In this latest article in her series ‘Putting You in Control’, Sarah Siddons, Chartered Financial Planner of Siddons & Co Financial Planning in Ilkley, West Yorkshire, addresses the issue of retirement planning for women since many women are not saving adequately for the long term.
There are many men who are not saving adequately for retirement also. However, lack of financial preparedness is much more pronounced in women as their savings habits and the structure of their lives can be very different to men’s.
It is this structure that means that they may face more difficulties than men as women are more likely to earn less so will likely save less then men (Gender Pay Gap Service, 5 April 2023), they are generally more likely to work fewer hours to look after children or care for elderly parents and they in general live longer than men so are likely to need to fund longer retirements.
The positive news is that it is never too late to do something, no matter what life stage you are at there is something that can be done.
In short, women are more likely to need to start saving more and earlier.

* **Tasks to complete**
1. List the reasons the retirement planning article gives for why women may face more difficulties than men in saving for retirement.
2. Reproduce everything in the retirement planning article from "In this latest" down to "the long term.".
The listing that follows has no connection to the retirement planning article.

* **Provided material**
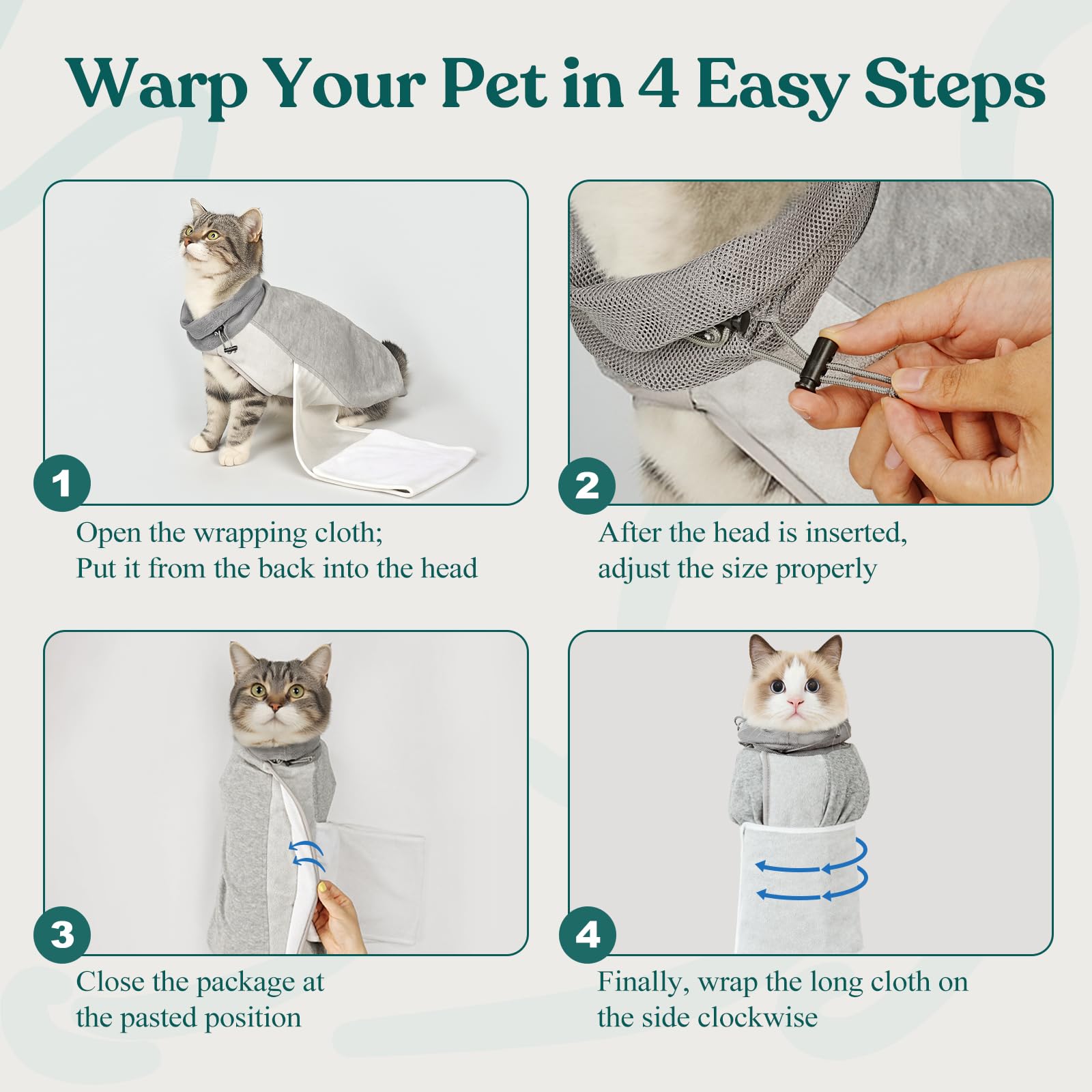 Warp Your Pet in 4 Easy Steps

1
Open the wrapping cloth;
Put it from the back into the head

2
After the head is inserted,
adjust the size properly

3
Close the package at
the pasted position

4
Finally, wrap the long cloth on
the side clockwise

==

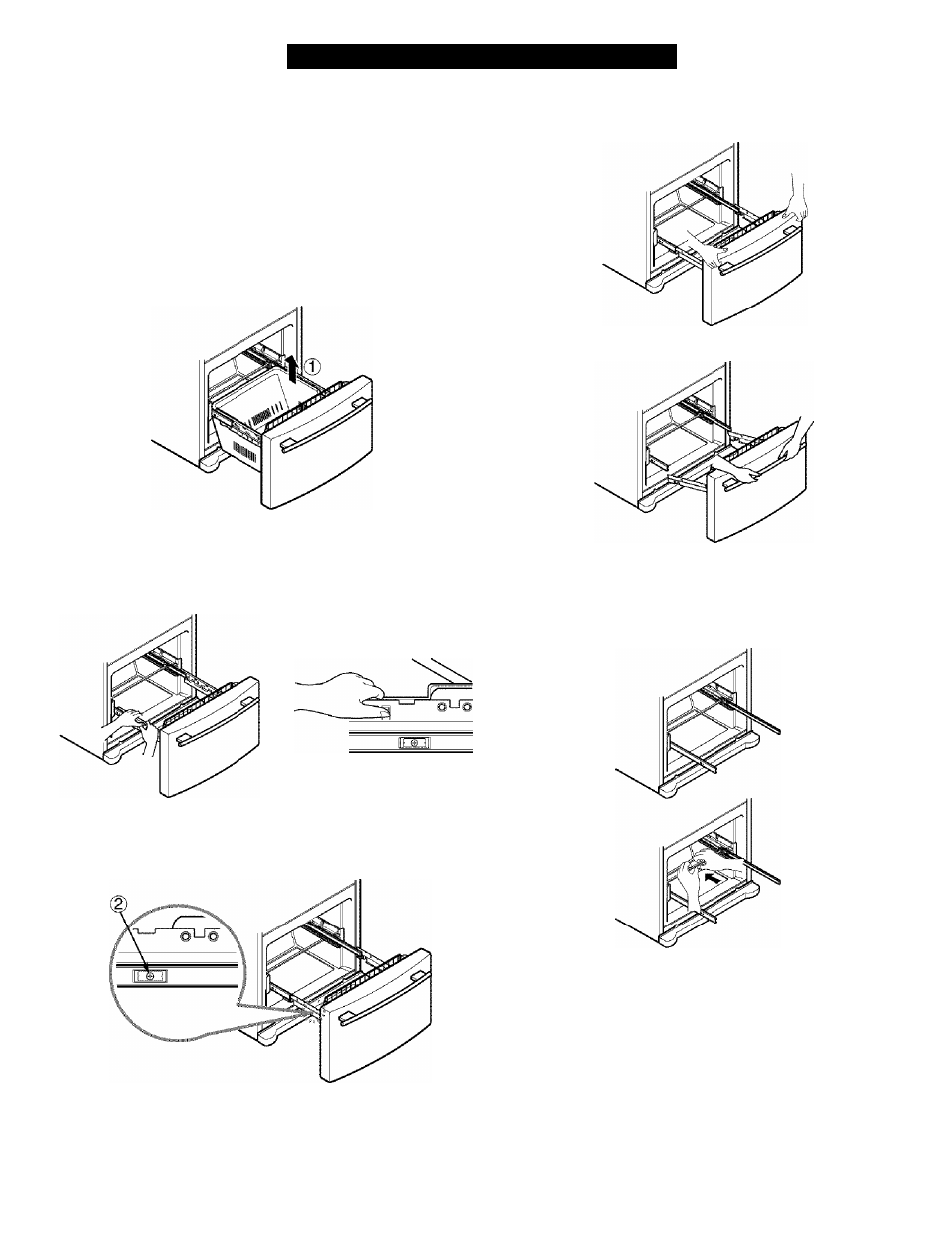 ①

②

* **Outputs by task**
1.
- Women are more likely to earn less, so they will likely save less than men.
- Women are generally more likely to work fewer hours to look after children or care for elderly parents.
- Women in general live longer than men, so they are likely to need to fund longer retirements.

2.
In this latest article in her series ‘Putting You in Control’, Sarah Siddons, Chartered Financial Planner of Siddons & Co Financial Planning in Ilkley, West Yorkshire, addresses the issue of retirement planning for women since many women are not saving adequately for the long term.